### Data to use:
* * * *
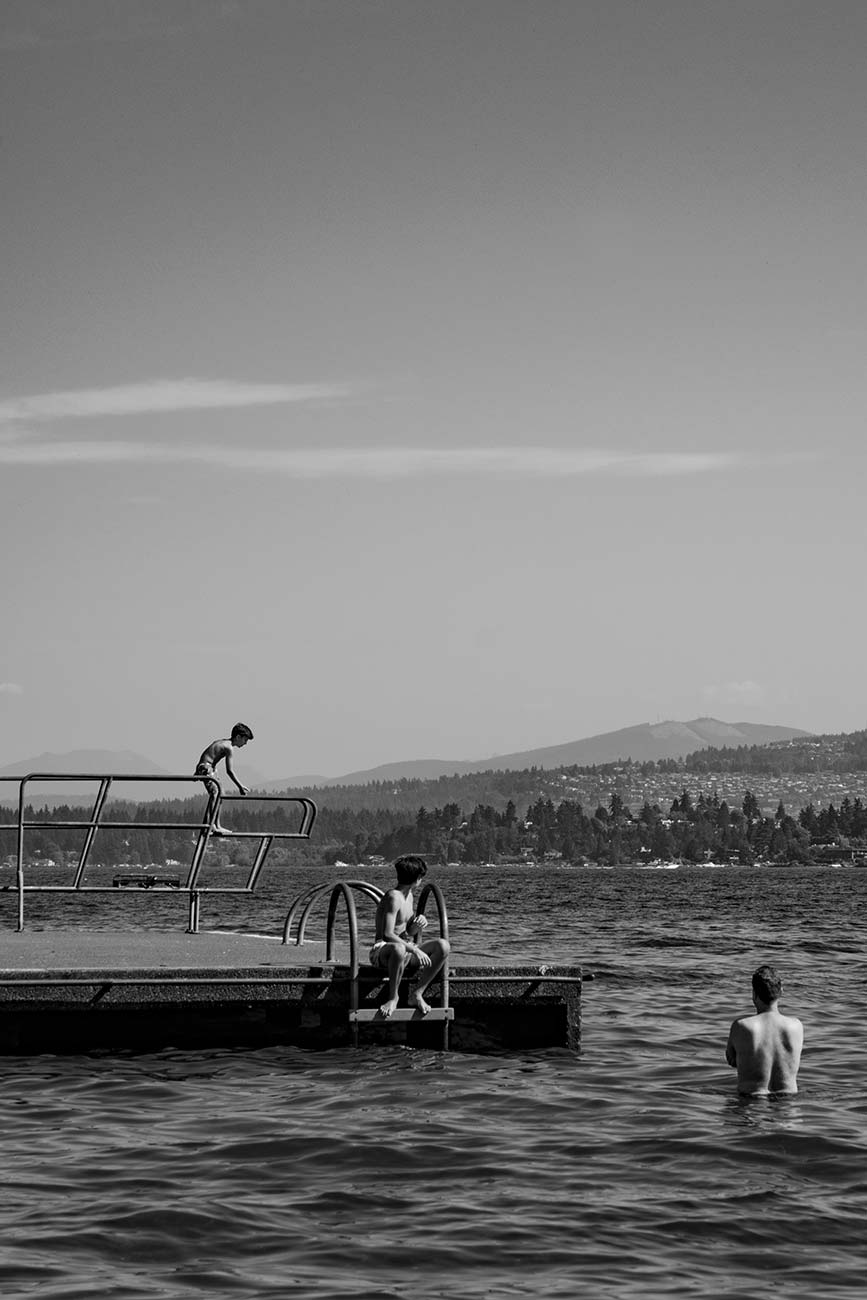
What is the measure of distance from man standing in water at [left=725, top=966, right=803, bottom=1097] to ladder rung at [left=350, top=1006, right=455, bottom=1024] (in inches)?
99.9

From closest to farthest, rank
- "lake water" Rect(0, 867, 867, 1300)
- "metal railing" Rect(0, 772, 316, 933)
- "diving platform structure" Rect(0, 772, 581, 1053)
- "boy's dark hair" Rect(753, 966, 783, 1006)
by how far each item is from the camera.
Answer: "lake water" Rect(0, 867, 867, 1300), "boy's dark hair" Rect(753, 966, 783, 1006), "diving platform structure" Rect(0, 772, 581, 1053), "metal railing" Rect(0, 772, 316, 933)

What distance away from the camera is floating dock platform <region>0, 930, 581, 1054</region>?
14203mm

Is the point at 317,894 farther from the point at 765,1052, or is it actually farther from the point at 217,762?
the point at 765,1052

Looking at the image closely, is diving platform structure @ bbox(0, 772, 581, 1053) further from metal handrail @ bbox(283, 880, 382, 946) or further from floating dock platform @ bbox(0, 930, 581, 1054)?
metal handrail @ bbox(283, 880, 382, 946)

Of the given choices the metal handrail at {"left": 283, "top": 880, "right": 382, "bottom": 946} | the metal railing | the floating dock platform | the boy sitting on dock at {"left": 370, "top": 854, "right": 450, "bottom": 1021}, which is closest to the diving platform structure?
the floating dock platform

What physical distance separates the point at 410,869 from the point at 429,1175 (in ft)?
13.1

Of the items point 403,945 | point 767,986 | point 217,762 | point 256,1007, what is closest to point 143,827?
point 217,762

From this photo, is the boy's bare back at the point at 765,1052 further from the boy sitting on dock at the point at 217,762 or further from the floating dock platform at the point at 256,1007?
the boy sitting on dock at the point at 217,762

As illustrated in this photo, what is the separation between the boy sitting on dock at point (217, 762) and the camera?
1786 cm

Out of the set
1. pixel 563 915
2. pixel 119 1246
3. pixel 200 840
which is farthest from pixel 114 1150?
pixel 563 915

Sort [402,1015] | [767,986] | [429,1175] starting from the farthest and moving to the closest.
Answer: [402,1015]
[767,986]
[429,1175]

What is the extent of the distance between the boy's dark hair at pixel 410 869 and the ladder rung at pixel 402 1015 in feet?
3.77

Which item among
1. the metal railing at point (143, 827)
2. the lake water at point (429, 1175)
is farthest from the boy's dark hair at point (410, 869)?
the metal railing at point (143, 827)

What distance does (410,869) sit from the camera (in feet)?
47.6
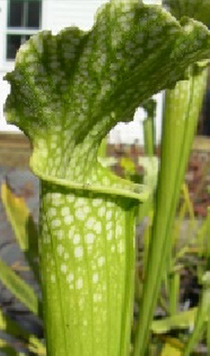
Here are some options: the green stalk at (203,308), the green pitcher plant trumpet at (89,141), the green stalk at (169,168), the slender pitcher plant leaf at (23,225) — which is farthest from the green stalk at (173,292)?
the green pitcher plant trumpet at (89,141)

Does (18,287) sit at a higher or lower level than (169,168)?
lower

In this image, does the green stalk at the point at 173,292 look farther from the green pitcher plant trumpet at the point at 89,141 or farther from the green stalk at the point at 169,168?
the green pitcher plant trumpet at the point at 89,141

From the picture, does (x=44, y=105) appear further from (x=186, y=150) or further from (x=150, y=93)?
(x=186, y=150)

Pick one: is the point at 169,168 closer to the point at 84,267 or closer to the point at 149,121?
the point at 84,267

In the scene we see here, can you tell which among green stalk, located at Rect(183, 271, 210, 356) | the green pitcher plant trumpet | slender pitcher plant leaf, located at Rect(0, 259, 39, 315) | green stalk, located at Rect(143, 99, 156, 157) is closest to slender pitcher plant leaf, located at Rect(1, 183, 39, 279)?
slender pitcher plant leaf, located at Rect(0, 259, 39, 315)

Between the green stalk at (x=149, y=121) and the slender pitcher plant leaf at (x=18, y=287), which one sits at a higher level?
the green stalk at (x=149, y=121)

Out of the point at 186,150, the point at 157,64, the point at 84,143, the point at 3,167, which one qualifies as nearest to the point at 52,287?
the point at 84,143

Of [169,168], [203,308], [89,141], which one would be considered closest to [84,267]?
[89,141]
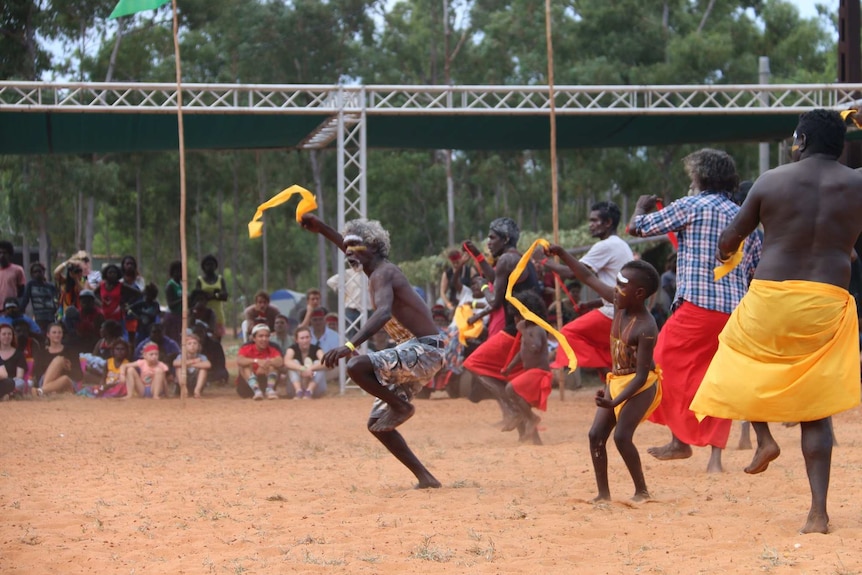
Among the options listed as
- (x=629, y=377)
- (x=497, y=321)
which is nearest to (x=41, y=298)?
(x=497, y=321)

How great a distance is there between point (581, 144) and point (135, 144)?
21.0 ft

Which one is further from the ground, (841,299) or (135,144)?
(135,144)

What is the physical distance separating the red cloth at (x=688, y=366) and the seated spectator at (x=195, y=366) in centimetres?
794

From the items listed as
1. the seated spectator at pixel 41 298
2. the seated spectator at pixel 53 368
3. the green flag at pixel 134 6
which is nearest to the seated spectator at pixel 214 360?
the seated spectator at pixel 53 368

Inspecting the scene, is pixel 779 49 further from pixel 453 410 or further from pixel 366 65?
pixel 453 410

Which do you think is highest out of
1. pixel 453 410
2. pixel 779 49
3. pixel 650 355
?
pixel 779 49

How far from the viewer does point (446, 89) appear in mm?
13359

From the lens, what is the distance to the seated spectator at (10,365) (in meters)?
13.0

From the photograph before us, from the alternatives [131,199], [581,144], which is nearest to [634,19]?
[581,144]

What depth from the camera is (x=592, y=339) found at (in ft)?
26.9

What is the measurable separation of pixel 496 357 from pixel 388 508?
3.42m

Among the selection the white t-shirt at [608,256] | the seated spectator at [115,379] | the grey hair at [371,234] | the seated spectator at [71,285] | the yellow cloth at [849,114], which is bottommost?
the seated spectator at [115,379]

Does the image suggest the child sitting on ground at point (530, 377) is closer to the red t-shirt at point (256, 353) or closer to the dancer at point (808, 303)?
the dancer at point (808, 303)

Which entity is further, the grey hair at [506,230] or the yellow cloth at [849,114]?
the grey hair at [506,230]
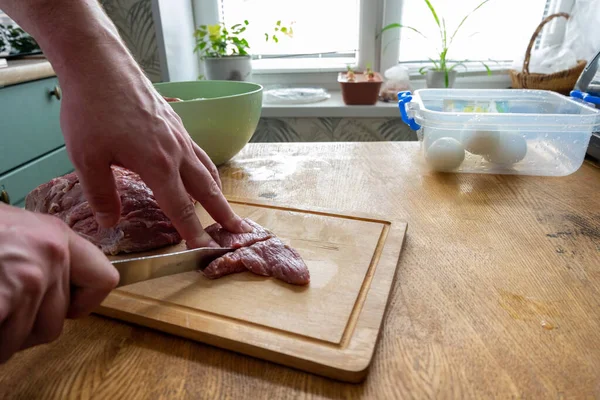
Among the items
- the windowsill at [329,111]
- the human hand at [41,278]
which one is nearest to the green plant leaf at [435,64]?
the windowsill at [329,111]

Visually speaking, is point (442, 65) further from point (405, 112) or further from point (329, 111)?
point (405, 112)

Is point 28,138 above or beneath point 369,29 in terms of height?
beneath

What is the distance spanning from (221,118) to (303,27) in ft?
5.04

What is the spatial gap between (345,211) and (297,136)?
144 cm

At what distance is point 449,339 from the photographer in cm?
56

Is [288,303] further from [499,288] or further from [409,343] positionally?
[499,288]

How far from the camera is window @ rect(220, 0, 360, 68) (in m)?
2.33

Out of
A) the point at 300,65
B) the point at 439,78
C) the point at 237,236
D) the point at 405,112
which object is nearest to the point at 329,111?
the point at 300,65

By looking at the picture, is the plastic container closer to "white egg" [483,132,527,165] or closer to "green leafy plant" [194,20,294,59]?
"white egg" [483,132,527,165]

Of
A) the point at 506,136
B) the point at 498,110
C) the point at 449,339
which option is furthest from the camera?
the point at 498,110

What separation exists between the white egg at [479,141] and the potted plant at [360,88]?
3.45 ft

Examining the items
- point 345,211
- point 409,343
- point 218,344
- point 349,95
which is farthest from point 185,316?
point 349,95

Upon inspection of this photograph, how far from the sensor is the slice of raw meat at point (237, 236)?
2.45ft

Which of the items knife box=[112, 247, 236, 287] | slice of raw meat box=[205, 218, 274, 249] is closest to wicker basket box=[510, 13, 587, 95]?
slice of raw meat box=[205, 218, 274, 249]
* * * *
Without the pictures, output the full listing exactly as it stands.

### Written answer:
What is the measure of distance from man standing in water at [left=725, top=966, right=803, bottom=1097] to ladder rung at [left=350, top=1006, right=455, bottom=1024] (in inches)?
99.9

From closest to farthest, rank
- "lake water" Rect(0, 867, 867, 1300)
- "metal railing" Rect(0, 772, 316, 933)
- "diving platform structure" Rect(0, 772, 581, 1053)
- "boy's dark hair" Rect(753, 966, 783, 1006)
by how far each item is from the camera.
Answer: "lake water" Rect(0, 867, 867, 1300), "boy's dark hair" Rect(753, 966, 783, 1006), "diving platform structure" Rect(0, 772, 581, 1053), "metal railing" Rect(0, 772, 316, 933)

What distance away from the camera is floating dock platform <region>0, 930, 581, 1054</region>?
14203mm

Is the point at 317,894 farther from the point at 765,1052, or is it actually farther from the point at 217,762?
the point at 765,1052

Looking at the image closely, is diving platform structure @ bbox(0, 772, 581, 1053) further from metal handrail @ bbox(283, 880, 382, 946) or further from floating dock platform @ bbox(0, 930, 581, 1054)?
metal handrail @ bbox(283, 880, 382, 946)

Of the given choices the metal handrail at {"left": 283, "top": 880, "right": 382, "bottom": 946} | the metal railing | the floating dock platform | the boy sitting on dock at {"left": 370, "top": 854, "right": 450, "bottom": 1021}, which is closest to the diving platform structure?
the floating dock platform

What physical distance separates the point at 410,869 from the point at 429,1175 (in ft)?
13.1

Of the items point 403,945 | point 767,986 | point 217,762 | point 256,1007, what is closest to point 143,827?
point 217,762

From this photo, is the boy's bare back at the point at 765,1052 further from the boy sitting on dock at the point at 217,762 or further from the floating dock platform at the point at 256,1007?
the boy sitting on dock at the point at 217,762

As illustrated in this photo, what is the separation between the boy sitting on dock at point (217, 762) and the camera?
1786 cm

Out of the set
1. pixel 563 915
2. pixel 119 1246
3. pixel 200 840
which is farthest from pixel 114 1150?
pixel 563 915

Sort [402,1015] | [767,986] | [429,1175] starting from the farthest and moving to the closest.
Answer: [402,1015]
[767,986]
[429,1175]

What is the extent of the distance between the boy's dark hair at pixel 410 869 and the ladder rung at pixel 402 1015 in feet?
3.77

Which item among
1. the metal railing at point (143, 827)
2. the lake water at point (429, 1175)
is farthest from the boy's dark hair at point (410, 869)?
the metal railing at point (143, 827)

What distance does (410,869) sit from the camera (in feet)?
47.6
Here are some options: the green stalk at (203,308), the green pitcher plant trumpet at (89,141), the green stalk at (169,168), the slender pitcher plant leaf at (23,225) — which is farthest from the green stalk at (173,292)?
the green pitcher plant trumpet at (89,141)

Does (18,287) sit at a higher or lower level than (169,168)?
lower

In this image, does the green stalk at the point at 173,292 look farther from the green pitcher plant trumpet at the point at 89,141 or farther from the green stalk at the point at 169,168?
the green pitcher plant trumpet at the point at 89,141

From the picture, does (x=44, y=105) appear further from (x=186, y=150) or further from (x=150, y=93)?
(x=186, y=150)

Pick one: is the point at 169,168 closer to the point at 84,267 or closer to the point at 149,121?
the point at 84,267

In the scene we see here, can you tell which among green stalk, located at Rect(183, 271, 210, 356) | the green pitcher plant trumpet | slender pitcher plant leaf, located at Rect(0, 259, 39, 315) | green stalk, located at Rect(143, 99, 156, 157) is closest to slender pitcher plant leaf, located at Rect(1, 183, 39, 279)?
slender pitcher plant leaf, located at Rect(0, 259, 39, 315)

Between the green stalk at (x=149, y=121) and the slender pitcher plant leaf at (x=18, y=287), which one sits at a higher level?
the green stalk at (x=149, y=121)

Out of the point at 186,150, the point at 157,64, the point at 84,143, the point at 3,167, which one qualifies as nearest to the point at 52,287?
the point at 84,143

Of [169,168], [203,308], [89,141], which one would be considered closest to [84,267]?
[89,141]
Among the options listed as
- (x=629, y=377)
- (x=497, y=321)
which is nearest to (x=41, y=298)?
(x=497, y=321)

How great a distance is there between point (581, 144) and point (135, 144)?
21.0 ft

Which one is further from the ground, (841,299) or (135,144)?
(135,144)

What is the physical distance separating the red cloth at (x=688, y=366) and the seated spectator at (x=195, y=366) in centimetres?
794

From the items listed as
1. the seated spectator at pixel 41 298
2. the seated spectator at pixel 53 368
3. the green flag at pixel 134 6
which is nearest to the seated spectator at pixel 214 360?
the seated spectator at pixel 53 368

Inspecting the scene, is pixel 779 49 further from pixel 453 410 or further from pixel 366 65?
pixel 453 410

Which do you think is highest out of
1. pixel 453 410
2. pixel 779 49
3. pixel 650 355
?
pixel 779 49

How far from the viewer does point (446, 89) appear in mm?
13359

From the lens, what is the distance to the seated spectator at (10,365) (in meters)?
13.0

From the photograph before us, from the alternatives [131,199], [581,144], which is nearest to [634,19]?
[581,144]

What depth from the camera is (x=592, y=339) found at (in ft)?
26.9

What is the measurable separation of pixel 496 357 from pixel 388 508?
3.42m

Among the selection the white t-shirt at [608,256] | the seated spectator at [115,379] | the grey hair at [371,234] | the seated spectator at [71,285] | the yellow cloth at [849,114], which is bottommost?
the seated spectator at [115,379]

Does the image suggest the child sitting on ground at point (530, 377) is closer to the red t-shirt at point (256, 353) or closer to the dancer at point (808, 303)?
the dancer at point (808, 303)

Which entity is further, the grey hair at [506,230] or the yellow cloth at [849,114]?
the grey hair at [506,230]
Among the items
- the windowsill at [329,111]
- the human hand at [41,278]
which one is nearest to the green plant leaf at [435,64]?
the windowsill at [329,111]

Visually speaking, is point (442, 65) further from point (405, 112) or further from point (329, 111)?
point (405, 112)

Is point 28,138 above or beneath point 369,29 in terms of height?
beneath

What is the distance spanning from (221,118) to (303,27) in ft?
5.04

What is the spatial gap between (345,211) and (297,136)?
144 cm

At what distance is point 449,339 from the photographer in cm?
56

Is [288,303] further from [499,288] or further from [409,343] positionally?
[499,288]

How far from the camera is window @ rect(220, 0, 360, 68) (in m)?
2.33

Out of
A) the point at 300,65
B) the point at 439,78
C) the point at 237,236
D) the point at 405,112
which object is nearest to the point at 329,111?
the point at 300,65

By looking at the picture, is the plastic container closer to "white egg" [483,132,527,165] or closer to "green leafy plant" [194,20,294,59]?
"white egg" [483,132,527,165]

Of
A) the point at 506,136
B) the point at 498,110
C) the point at 449,339
which option is furthest from the camera?
the point at 498,110

What separation exists between the white egg at [479,141] and the potted plant at [360,88]?
3.45 ft

Examining the items
- point 345,211
- point 409,343
- point 218,344
- point 349,95
which is farthest from point 185,316?
point 349,95

Upon inspection of this photograph, how far from the sensor is the slice of raw meat at point (237, 236)?
2.45ft

Which of the items knife box=[112, 247, 236, 287] | slice of raw meat box=[205, 218, 274, 249] is closest to wicker basket box=[510, 13, 587, 95]?
slice of raw meat box=[205, 218, 274, 249]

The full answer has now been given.